Thanks so much for any insight or advice in advance. What it says on the tin really. More details below if needed:

Connection to the point of staying up till 7am talking, sex like you’ve never had before, and I’ve been around the block once or twice, attraction unrivalled. Basically the best times ever in person.

Communication outside of seeing eachother (texting etc) got bad. When I say bad, I mean bad. Days between responses and the lamest excuses. This was after he specifically brought up in person he wants us to text more etc etc, then he almost immediately did the opposite. I voiced being upset about it and he continued. Any sane human would probably say he doesn’t give a f about me.

I’ve felt so played and disrespected I’ve ended up breaking things off. He’s been acting like he wants to chat about things and even said on Sunday can we meet up or have a call, but when I replied hours later (work) he didn’t reply and now he’s back to “not having the capacity”.

I’m just so confused at how it’s even possible for a connection to feel so amazing and genuine, whilst it actually means nothing to the other person? I feel like this is what stops me being able to get over it, thinking surely it can’t all be fake. He is a player though. Can anyone please provide advice or insight? TIA

2 comments
  1. You don’t have a genuine connection. You have a connection you WANT to be genuine. Just have to cut off all contact, block him on everything and move on.

    Got involved with a player, then are surprised you got played?

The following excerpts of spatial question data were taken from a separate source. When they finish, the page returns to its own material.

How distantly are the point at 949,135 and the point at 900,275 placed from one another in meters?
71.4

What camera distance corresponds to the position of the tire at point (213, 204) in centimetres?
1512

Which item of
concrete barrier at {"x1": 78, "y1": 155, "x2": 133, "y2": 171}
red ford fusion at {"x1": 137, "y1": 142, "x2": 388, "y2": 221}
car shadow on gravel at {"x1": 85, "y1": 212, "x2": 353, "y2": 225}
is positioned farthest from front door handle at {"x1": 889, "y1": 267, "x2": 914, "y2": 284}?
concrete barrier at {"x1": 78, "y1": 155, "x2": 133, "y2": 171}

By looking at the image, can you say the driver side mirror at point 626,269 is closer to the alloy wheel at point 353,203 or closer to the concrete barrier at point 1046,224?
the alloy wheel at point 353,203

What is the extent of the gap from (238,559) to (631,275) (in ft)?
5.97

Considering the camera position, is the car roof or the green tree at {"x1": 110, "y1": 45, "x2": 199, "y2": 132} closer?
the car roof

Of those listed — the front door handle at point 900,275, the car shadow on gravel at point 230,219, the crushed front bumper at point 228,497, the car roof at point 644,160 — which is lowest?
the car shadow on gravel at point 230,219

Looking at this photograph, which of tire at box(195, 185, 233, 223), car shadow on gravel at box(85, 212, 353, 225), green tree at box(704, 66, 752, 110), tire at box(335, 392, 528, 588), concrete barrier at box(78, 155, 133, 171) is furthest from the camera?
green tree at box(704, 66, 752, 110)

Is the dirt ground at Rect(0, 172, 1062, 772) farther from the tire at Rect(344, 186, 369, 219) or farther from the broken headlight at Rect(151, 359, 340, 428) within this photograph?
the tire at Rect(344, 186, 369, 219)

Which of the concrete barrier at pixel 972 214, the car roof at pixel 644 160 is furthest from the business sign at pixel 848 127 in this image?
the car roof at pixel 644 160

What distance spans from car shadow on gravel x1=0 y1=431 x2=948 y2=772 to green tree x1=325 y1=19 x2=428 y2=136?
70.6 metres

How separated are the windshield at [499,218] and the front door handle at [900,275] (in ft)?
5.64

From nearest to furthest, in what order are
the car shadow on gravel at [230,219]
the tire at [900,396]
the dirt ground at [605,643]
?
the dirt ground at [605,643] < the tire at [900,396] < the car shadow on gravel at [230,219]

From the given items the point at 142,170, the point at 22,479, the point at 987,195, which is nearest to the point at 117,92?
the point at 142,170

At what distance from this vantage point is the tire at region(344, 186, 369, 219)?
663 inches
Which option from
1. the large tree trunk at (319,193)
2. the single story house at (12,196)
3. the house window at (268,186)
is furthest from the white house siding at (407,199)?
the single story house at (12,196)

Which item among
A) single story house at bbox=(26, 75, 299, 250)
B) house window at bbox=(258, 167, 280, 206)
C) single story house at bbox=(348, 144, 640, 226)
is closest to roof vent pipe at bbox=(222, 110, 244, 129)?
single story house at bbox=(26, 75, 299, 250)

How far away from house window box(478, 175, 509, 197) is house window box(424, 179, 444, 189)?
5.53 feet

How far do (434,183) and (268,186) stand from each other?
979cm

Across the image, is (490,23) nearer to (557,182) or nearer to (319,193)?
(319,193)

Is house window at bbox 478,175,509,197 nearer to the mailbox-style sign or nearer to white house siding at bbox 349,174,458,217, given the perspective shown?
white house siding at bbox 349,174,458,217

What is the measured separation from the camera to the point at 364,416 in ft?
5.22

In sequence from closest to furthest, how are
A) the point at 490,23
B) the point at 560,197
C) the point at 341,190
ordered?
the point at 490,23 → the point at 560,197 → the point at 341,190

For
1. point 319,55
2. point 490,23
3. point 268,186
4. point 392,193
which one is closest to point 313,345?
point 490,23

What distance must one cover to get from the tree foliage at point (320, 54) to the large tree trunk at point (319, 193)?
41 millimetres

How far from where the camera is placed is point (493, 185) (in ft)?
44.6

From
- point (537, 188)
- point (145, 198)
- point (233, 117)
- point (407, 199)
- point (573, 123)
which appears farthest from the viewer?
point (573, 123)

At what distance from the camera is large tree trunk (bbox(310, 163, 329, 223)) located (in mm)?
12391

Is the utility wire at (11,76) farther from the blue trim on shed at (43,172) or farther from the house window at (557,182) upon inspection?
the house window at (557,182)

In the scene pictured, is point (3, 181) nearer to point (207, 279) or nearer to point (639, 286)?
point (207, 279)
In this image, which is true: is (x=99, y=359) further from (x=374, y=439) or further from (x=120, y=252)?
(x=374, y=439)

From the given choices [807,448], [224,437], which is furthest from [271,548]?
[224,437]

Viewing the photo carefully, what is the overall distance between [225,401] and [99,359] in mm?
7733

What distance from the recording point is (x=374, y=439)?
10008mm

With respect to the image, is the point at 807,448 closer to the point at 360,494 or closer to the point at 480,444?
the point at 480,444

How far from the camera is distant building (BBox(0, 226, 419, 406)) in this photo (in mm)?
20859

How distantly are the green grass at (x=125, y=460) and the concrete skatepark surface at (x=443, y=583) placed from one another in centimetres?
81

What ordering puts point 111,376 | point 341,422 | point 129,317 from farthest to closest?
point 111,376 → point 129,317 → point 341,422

  2. What you are describing is *infatuation*. It floods you with dopamine, quite literally, like a drug. I remember reading somewhere that it’s comparable to cocaine and can give you withdrawal. However, you need to beware of infatuation! Infatuation is a shallow, sexual feeling that often doesn’t last. It’s your body screaming at you to reproduce with someone so you can make healthy, genetically beautiful children. Your body, however, knows nothing about long term compatibility, relationship needs/wants, life goals, etc. If you let infatuation consume you, when the dopamine runs out either on its own or because the guy leaves, it will always end in pain like the pain you’re feeling now. However, **you** are in control, not your body. With discipline and self-respect, you can prevent yourself from falling for guys with different values/views. You deserve to find a guy that wants what you want, stays committed, and is founded on a connection beyond dopamine/sex.